QUESTIONS TO ANSWER:
(A) Copy out the section of the Monograph funding article that opens with the words containing "Monograph, a startup" and closes with "platform to date.".
(B) In the Monograph funding article, how many employees did the company have at the start of 2021?

Monograph, a startup providing a cloud-based platform for architecture and design professionals to manage their projects, announced today that it has raised $20 million in its Series B funding round. New investor Tiger Global led the round, with participation from Tishman Speyer and existing investors Index Ventures and Homebrew Ventures.
The round brings Monograph’s total funding raised to $29.3 million since it was founded in 2019. Monograph last raised in May 2021, bringing in $7.4 million for its Series A.
Three design technologists started the company -- Robert Yuen, Moe Amaya and Alex Dixon -- all of whom have a background in architecture. Its software helps architectural practices manage many different aspects of their operational systems, including timesheets, budgets, human resources and invoicing; $500 million worth of projects have been executed on the platform to date.
The San Francisco-based company has grown to 33 employees after beginning 2021 with just eight, CEO and co-founder Robert Yuen told TechCrunch in an email. The new funding will be used to further grow the product and engineering teams.

MATERIAL SUPPLIED:
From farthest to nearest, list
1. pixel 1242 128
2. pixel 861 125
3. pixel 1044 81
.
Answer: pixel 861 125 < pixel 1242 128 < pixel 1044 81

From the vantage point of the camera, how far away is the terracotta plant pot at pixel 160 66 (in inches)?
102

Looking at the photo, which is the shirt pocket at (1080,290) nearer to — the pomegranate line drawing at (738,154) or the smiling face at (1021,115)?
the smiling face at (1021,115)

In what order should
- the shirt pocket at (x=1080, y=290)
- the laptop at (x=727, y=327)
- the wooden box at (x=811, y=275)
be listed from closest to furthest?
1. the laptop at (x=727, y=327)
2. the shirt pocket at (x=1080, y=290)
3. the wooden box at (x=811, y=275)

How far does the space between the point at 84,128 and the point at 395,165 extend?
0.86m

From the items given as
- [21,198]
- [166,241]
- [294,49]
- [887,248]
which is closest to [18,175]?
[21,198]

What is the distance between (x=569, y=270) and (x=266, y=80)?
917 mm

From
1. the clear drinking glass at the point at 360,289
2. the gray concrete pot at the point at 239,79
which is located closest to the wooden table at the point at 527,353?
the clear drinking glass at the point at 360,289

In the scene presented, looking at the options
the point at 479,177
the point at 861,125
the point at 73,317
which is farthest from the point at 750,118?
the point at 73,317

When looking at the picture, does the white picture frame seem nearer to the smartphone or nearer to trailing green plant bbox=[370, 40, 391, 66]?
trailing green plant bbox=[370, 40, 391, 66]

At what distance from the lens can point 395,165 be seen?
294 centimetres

ANSWERS TO THE EXERCISES:
(A)
Monograph, a startup providing a cloud-based platform for architecture and design professionals to manage their projects, announced today that it has raised $20 million in its Series B funding round. New investor Tiger Global led the round, with participation from Tishman Speyer and existing investors Index Ventures and Homebrew Ventures.
The round brings Monograph’s total funding raised to $29.3 million since it was founded in 2019. Monograph last raised in May 2021, bringing in $7.4 million for its Series A.
Three design technologists started the company -- Robert Yuen, Moe Amaya and Alex Dixon -- all of whom have a background in architecture. Its software helps architectural practices manage many different aspects of their operational systems, including timesheets, budgets, human resources and invoicing; $500 million worth of projects have been executed on the platform to date.

(B) Eight